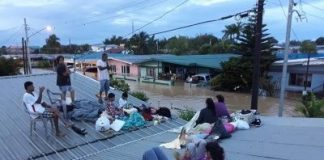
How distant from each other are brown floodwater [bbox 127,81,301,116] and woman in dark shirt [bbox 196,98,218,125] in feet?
51.8

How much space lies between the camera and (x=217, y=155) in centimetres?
429

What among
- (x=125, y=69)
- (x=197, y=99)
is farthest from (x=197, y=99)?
(x=125, y=69)

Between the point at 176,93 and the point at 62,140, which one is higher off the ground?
the point at 62,140

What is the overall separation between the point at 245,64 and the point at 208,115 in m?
27.8

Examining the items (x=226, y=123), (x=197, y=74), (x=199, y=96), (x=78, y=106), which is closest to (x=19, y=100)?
(x=78, y=106)

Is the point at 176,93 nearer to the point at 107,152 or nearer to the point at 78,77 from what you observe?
the point at 78,77

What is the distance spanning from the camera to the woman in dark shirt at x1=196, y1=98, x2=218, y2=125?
8.04m

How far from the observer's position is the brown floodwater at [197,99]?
27.1 metres

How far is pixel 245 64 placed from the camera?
114 feet

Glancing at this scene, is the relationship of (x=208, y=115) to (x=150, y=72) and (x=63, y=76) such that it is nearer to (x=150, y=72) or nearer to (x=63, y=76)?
(x=63, y=76)

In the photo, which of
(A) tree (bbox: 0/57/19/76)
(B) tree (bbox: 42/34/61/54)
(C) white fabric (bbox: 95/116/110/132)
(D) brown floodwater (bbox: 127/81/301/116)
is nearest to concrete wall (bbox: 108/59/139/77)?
(D) brown floodwater (bbox: 127/81/301/116)

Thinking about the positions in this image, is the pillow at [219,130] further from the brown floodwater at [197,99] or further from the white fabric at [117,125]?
the brown floodwater at [197,99]

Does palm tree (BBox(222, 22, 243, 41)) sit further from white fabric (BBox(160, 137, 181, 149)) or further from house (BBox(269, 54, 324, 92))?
A: white fabric (BBox(160, 137, 181, 149))

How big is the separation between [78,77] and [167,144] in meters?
7.52
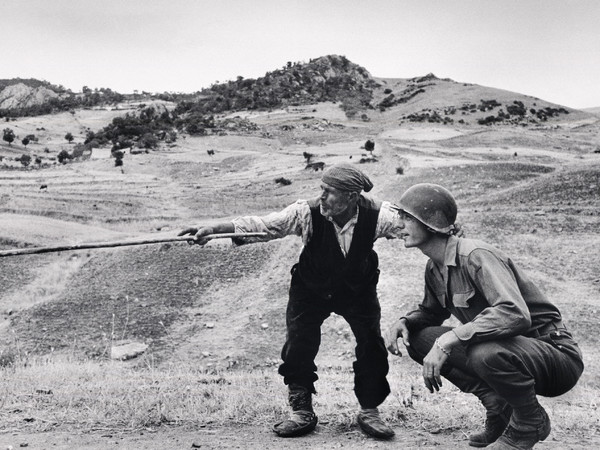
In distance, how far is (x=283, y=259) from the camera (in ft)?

**WHAT IS NEEDED:** Transcribe the entries above verbatim, omitting their pictures.

**SOLUTION FOR THIS PROBLEM:**
How distant from each other are brown floodwater [bbox 127,81,301,116] and woman in dark shirt [bbox 196,98,218,125] in feet?
51.8

How much space lies between the camera and (x=217, y=155) in centimetres?
429

What among
- (x=125, y=69)
- (x=197, y=99)
is farthest from (x=197, y=99)?
(x=125, y=69)

Between the point at 176,93 and the point at 62,140, which one is higher off the ground?
the point at 62,140

What is the overall separation between the point at 245,64 and the point at 208,115 in m?
27.8

Examining the items (x=226, y=123), (x=197, y=74), (x=199, y=96), (x=78, y=106), which is closest to (x=19, y=100)?
(x=78, y=106)

Is the point at 176,93 nearer to the point at 107,152 or nearer to the point at 78,77 from what you observe?
the point at 78,77

What is the distance spanning from the camera to the woman in dark shirt at x1=196, y1=98, x2=218, y2=125?
8.04m

How far from the observer's position is the brown floodwater at [197,99]?
27.1 metres

How far is pixel 245 64 placed from the camera?
114 feet

Glancing at this scene, is the relationship of (x=208, y=115) to (x=150, y=72) and (x=63, y=76) such that it is nearer to (x=150, y=72) or nearer to (x=63, y=76)?
(x=63, y=76)

In the photo, which of
(A) tree (bbox: 0/57/19/76)
(B) tree (bbox: 42/34/61/54)
(C) white fabric (bbox: 95/116/110/132)
(D) brown floodwater (bbox: 127/81/301/116)
is nearest to concrete wall (bbox: 108/59/139/77)?
(D) brown floodwater (bbox: 127/81/301/116)

Thinking about the positions in this image, is the pillow at [219,130] further from the brown floodwater at [197,99] or further from the white fabric at [117,125]?
the brown floodwater at [197,99]

Does palm tree (BBox(222, 22, 243, 41)) sit further from white fabric (BBox(160, 137, 181, 149)) or further from house (BBox(269, 54, 324, 92))?
A: white fabric (BBox(160, 137, 181, 149))

How big is the separation between [78,77] and [167,144] in meters?
7.52
In distance, how far is (x=283, y=259) from the camera (in ft)?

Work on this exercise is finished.